I can understand that Luce is not a specialist and cannot verify every claim he quotes in primary sources. With this particular claim, however, he ought to have been extra careful, as it contains a grim allegation against people’s integrity. But since the people concerned had been dismissed as “Hindu nationalists” beforehand, I suppose different norms apply as compared with the decorum observed vis-à-vis real human beings.

About the thousandfold destruction of Hindu temples by Muslims, Luce of course tries to minimize the phenomenon, and to the extent that he cannot deny it, he shifts the blame to the Hindus: “And it was a tradition for new Hindu dynasties to do precisely the same thing.” (p.308) That is simply a lie. This allegation is a massive extrapolation from a claim by Richard Eaton that a handful (not more) of idols were carried away as trophies by Hindu armies conquering fellow Hindu states. But that is a totally different phenomenon, for it left the cult to the deity entirely intact. The stolen idol was installed in the conqueror’s own temple, reconsecrated and then put up for worship. The defeated original worshippers were left free to install a new idol to the same deity and to resume their worship. By contrast, Muslim iconoclasm, which didn’t steal idols but destroyed them, did not focus on the material object of the idol. In destroying the idol, they meant to destroy the tradition of worshipping the deity represented by it. Their point was not to destroy a piece of sculpture, but to destroy a religion. This refusal to distinguish between the stealing of a sculpture and the attempt to finish off a religion is typical of the wilful superficiality and studied silliness that constitutes so much of Indian secularist discourse.

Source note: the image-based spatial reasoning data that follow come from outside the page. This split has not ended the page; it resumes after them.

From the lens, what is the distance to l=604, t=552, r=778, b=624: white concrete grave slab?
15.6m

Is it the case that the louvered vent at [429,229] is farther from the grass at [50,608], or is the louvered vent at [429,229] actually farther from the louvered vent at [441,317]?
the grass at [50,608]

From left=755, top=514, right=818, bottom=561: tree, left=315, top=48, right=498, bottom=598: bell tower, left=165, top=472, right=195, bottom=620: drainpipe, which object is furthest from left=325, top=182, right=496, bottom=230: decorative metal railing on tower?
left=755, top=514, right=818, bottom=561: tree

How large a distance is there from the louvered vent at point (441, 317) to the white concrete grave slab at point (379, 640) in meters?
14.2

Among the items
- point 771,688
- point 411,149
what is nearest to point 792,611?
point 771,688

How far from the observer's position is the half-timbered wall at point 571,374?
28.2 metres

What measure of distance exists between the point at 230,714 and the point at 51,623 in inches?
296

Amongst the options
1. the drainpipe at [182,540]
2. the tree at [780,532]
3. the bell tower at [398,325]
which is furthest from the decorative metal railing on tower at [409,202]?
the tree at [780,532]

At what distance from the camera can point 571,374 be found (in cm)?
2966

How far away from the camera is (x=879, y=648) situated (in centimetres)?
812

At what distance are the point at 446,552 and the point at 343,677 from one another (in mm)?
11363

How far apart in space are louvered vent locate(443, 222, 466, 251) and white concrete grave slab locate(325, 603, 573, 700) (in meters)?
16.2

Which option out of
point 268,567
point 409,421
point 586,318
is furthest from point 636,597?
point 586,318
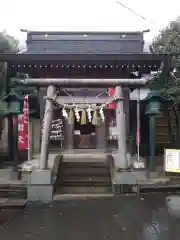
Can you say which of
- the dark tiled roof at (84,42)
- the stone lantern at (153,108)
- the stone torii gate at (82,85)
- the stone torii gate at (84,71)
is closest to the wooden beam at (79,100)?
the stone torii gate at (84,71)

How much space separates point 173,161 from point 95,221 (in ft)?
20.0

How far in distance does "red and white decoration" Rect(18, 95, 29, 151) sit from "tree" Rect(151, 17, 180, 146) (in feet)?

Moreover, even a non-specialist like Luce should have been able to see that blaming Muslim iconoclasm on Hindu precedent leaves the fact of Muslim iconoclasm outside India unexplained. This is another instance of secularists’ wilful silliness: they expect Indians to be ignorant of the outside world and thus to limit Muslim history to Indian Muslim history. When Mohammed broke the 360 idols in the Kaaba, it is unlikely that he was following a Hindu precedent, isn’t it? By contrast, the Muslim iconoclasts in India, whenever they cared to explain their conduct in their court chronicles, invariably invoked the Islamic tradition of iconoclasm started by the Prophet himself, and never ever a purported Hindu precedent.

To sum up, Edward Luce is a typical Western press correspondent in Delhi. He doesn’t hate India or Hinduism, but has innocently lapped up all the prejudices of the so-called secularists. On the Delhi cocktail circuit, trendy Indians gain prestige by showing off their Western friends and at the same time feed them their own view of things. The reading the correspondents do is mostly from the English-medium secularist press, which again corroborates these prejudices. And since exploring alternative viewpoints is both labour-intensive and unrewarding, indeed risky for their reputation in case they were to acknowledge any merit in the Hindu critique of the reigning secularist paradigm, they happily limit themselves to reproducing what their select group of native informers tells them.